De volta à cidade, engatou um romance com uma moça de família. Dizia que era a mulher da sua vida e que por ela tinha tomado jeito, sem chance para a vadiagem dos tempos recentes. A família apostava no namoro e Amadeu começou procurar um trabalho para casar.

Como as coisas andavam difíceis, Amadeu apostou no comércio informal para sobreviver. De começo, arriscou nas vendas de roupas e outras bugigangas trazidas da Bolívia. Como a mercadoria nao teve muita saída, ele resolveu atacar em outra frente.

Desta vez era algo mais arrojada: comandar o setor de circulação de um jornal da família. Para isso, contratou uma equipe de distribuidores e motoqueiros que entregavam os exemplares todas as manhãs.

A coisa ia bem até Amadeu visitar uma loja de bingo. Iludido com a promessa de dinheiro fácil, resolveu apostar todo os rendimentos nas máquinas de caça níqueis. Foi um desastre. Perdeu o salário e o dinheiro dos funcionários.

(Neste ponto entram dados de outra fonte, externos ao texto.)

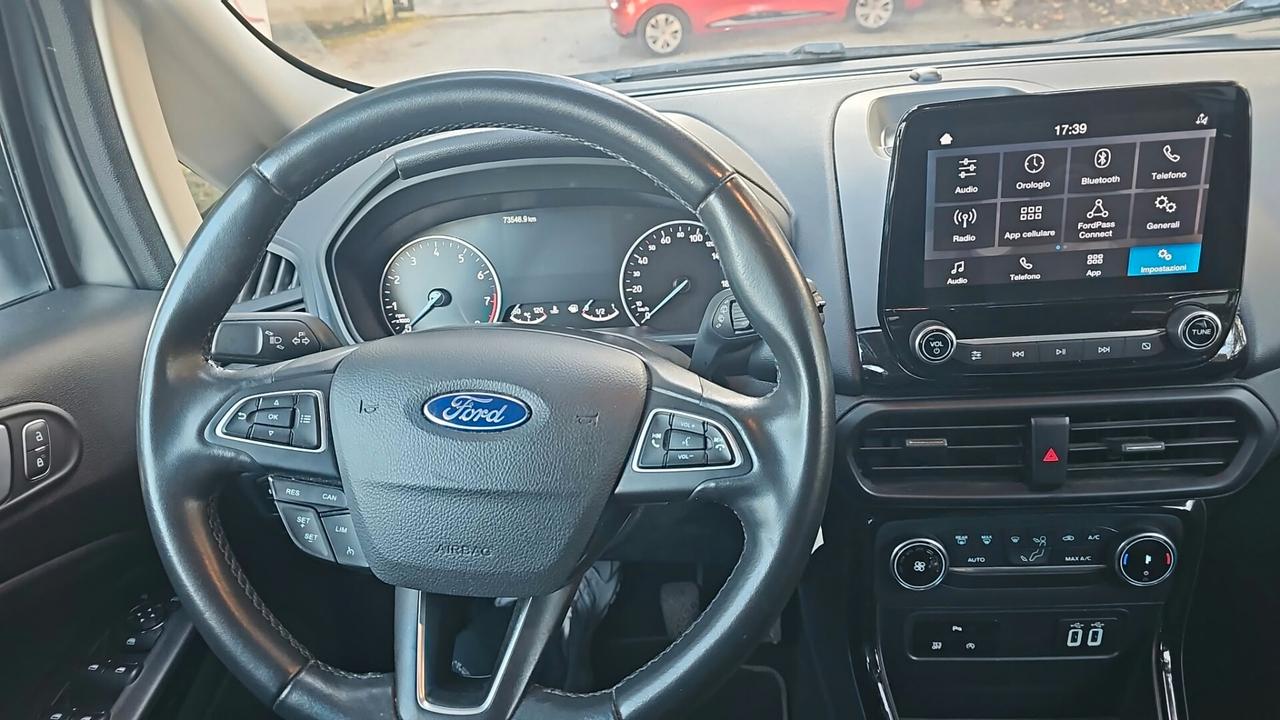 Ford EcoSport 1.0 EcoBoost 125 CV Start&Stop ST-Line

Com uma dívida gigantesca, deprimido e desacreditado, sumiu do convívio dos amigos e parentes. Foi morar na casa da sogra. Para completar a tragédia, as prestações do carro estavam atrasadas e o banco apareceu de supetão para confiscar o veículo.

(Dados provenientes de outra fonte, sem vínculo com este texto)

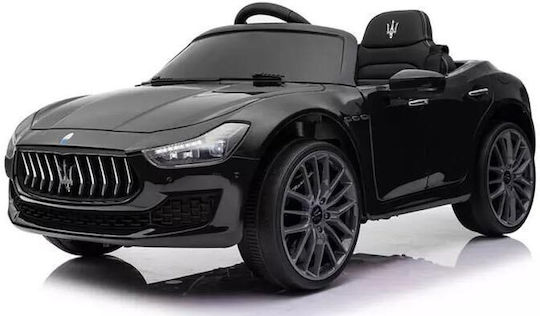 Maserati Ghibli One-Seater Licensed 12 Volt Black for 3+ Years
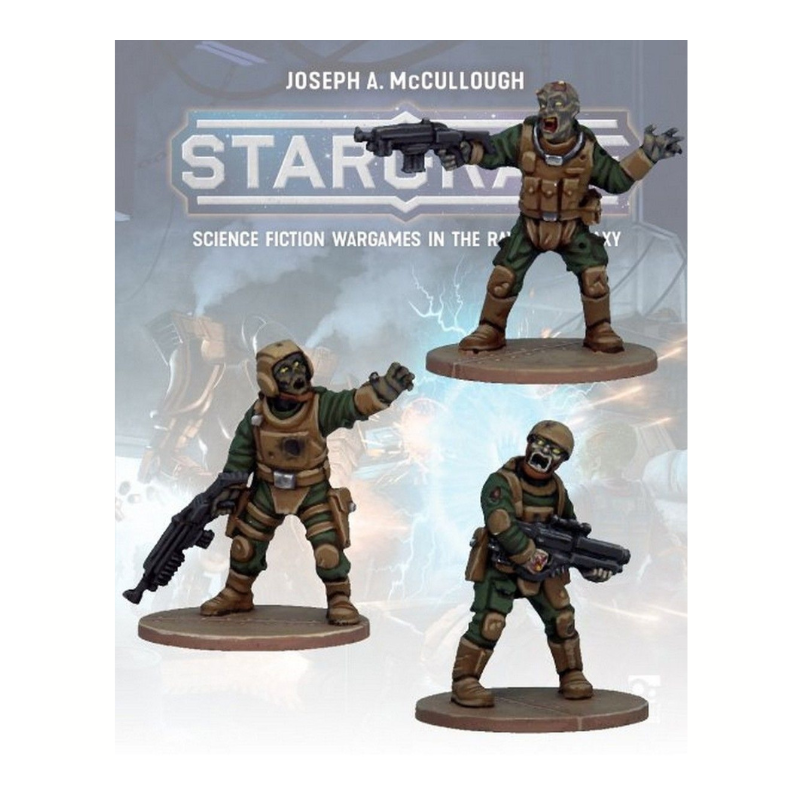 Stargrave - Soldier Zombies SGV307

Mas Amadeu tinha faro para esse tipo de situação e para evitar surpresas, sempre guardava o possante na casa do vizinho. Quando a turma da busca e apreensão apareceu, Amadeu deu um jeito e inventou uma história : disse ao banco que tinha perdido o carro e mãe em um acidente fatal. Todo mundo chorou.

Sem dinheiro e sem crédito na praça, a coisa apertou financeiramente.  Amadeu deu um jeito de comover os tios. Surgiu de supetão no jornal da família cabisbaixo e com cara de fome vendendo alho. O truque deu certo e Amadeu foi acolhido pela parentela.

Como o jornal vivia mal das pernas, Amadeu mais esperto, fez de tudo para reconquistar a confiança dos tios e se colocou à disposição com eficiência. Isso incluía negociar com os credores e funcionários todas as formas de pagamento da empresa.

A coisa funcionou e Amadeu só saiu de lá quando o veículo baixou as portas. Depois disso, perambulou pelo interior do Brasil e foi parar na goiana Mambaí, onde trabalhou em uma loja de materiais de casa.

Porém algo parecia perturbá-lo. Era falta do convívio com familiares e amigos. Amadeu não resistiu aos anos de saudade e regressou. Por aqui, vive como um bem sucedido empresário do ramo alimentício. Homem sério, fiel religioso, presa hoje pela moral e bons costumes.

Nas horas vagas, gosta de passear pela cidade com a família. Dia desses, tarde da noite, o carro pifou na Costa e Silva e por essas coincidências do destino ele olhou pelo retrovisor e avistou um logotipo imponente piscando. O letreiro dizia: Oshiro Retificadora. Passou um flash na cabeça do cara e da lembrança surgiu uma pergunta: Cadê o Aronildo? Cadê a Jéssica?